Which lines in the entries below contain the word "scene"? Pull each of them out in full.

>>>

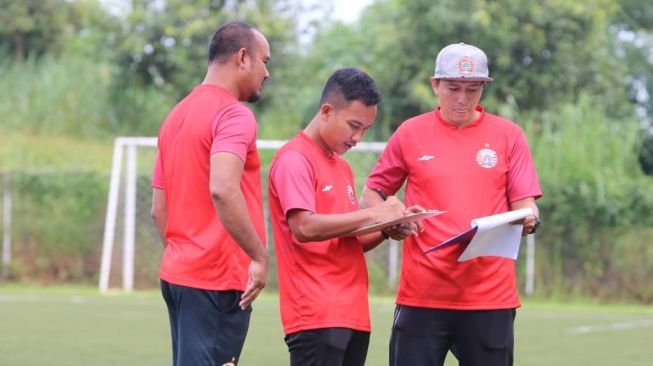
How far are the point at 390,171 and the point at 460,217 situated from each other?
17.8 inches

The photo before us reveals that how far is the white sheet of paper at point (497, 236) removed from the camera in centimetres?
515

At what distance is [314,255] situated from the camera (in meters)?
5.13

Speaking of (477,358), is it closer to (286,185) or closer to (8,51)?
(286,185)

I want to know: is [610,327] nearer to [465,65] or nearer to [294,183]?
[465,65]

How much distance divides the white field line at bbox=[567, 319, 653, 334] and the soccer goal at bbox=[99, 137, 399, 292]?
4.40 m

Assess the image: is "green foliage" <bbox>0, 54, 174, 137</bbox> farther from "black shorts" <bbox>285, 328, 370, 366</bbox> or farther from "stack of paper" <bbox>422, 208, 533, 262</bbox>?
"black shorts" <bbox>285, 328, 370, 366</bbox>

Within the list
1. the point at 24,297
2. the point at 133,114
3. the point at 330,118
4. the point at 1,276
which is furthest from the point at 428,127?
the point at 133,114

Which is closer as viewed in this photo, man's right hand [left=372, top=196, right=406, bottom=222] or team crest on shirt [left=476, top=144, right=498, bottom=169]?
man's right hand [left=372, top=196, right=406, bottom=222]

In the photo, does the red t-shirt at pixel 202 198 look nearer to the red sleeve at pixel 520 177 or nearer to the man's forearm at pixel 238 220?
the man's forearm at pixel 238 220

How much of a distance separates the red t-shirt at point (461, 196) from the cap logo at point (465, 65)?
26 cm

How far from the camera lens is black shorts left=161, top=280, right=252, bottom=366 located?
511 centimetres

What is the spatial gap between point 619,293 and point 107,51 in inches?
481

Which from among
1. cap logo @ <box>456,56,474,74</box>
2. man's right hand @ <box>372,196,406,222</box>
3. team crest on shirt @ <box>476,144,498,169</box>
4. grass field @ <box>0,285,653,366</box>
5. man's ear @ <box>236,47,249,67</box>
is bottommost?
grass field @ <box>0,285,653,366</box>

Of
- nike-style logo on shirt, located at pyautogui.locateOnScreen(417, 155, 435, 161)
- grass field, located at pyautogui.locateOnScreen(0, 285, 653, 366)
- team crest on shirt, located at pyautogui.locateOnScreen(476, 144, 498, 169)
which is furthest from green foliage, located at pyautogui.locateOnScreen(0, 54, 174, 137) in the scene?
team crest on shirt, located at pyautogui.locateOnScreen(476, 144, 498, 169)
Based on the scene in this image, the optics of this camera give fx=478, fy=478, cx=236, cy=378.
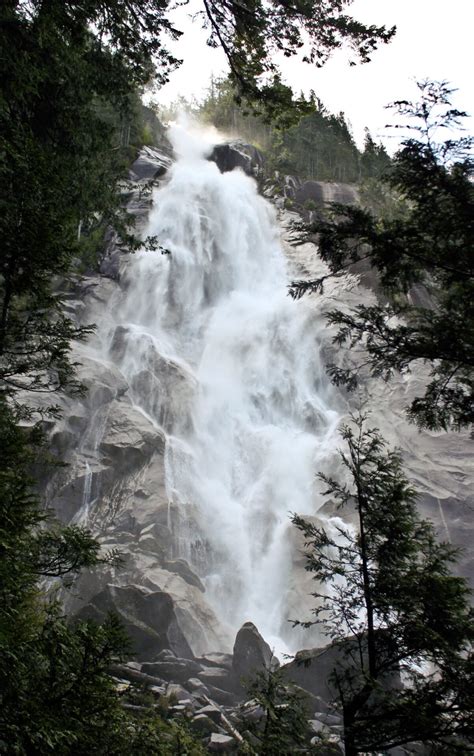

<<<

**ANSWER**
which is furthest from green foliage, located at pyautogui.locateOnScreen(0, 54, 174, 137) in the scene?
Based on the scene in this image, the optics of this camera give fx=478, fy=478, cx=236, cy=378.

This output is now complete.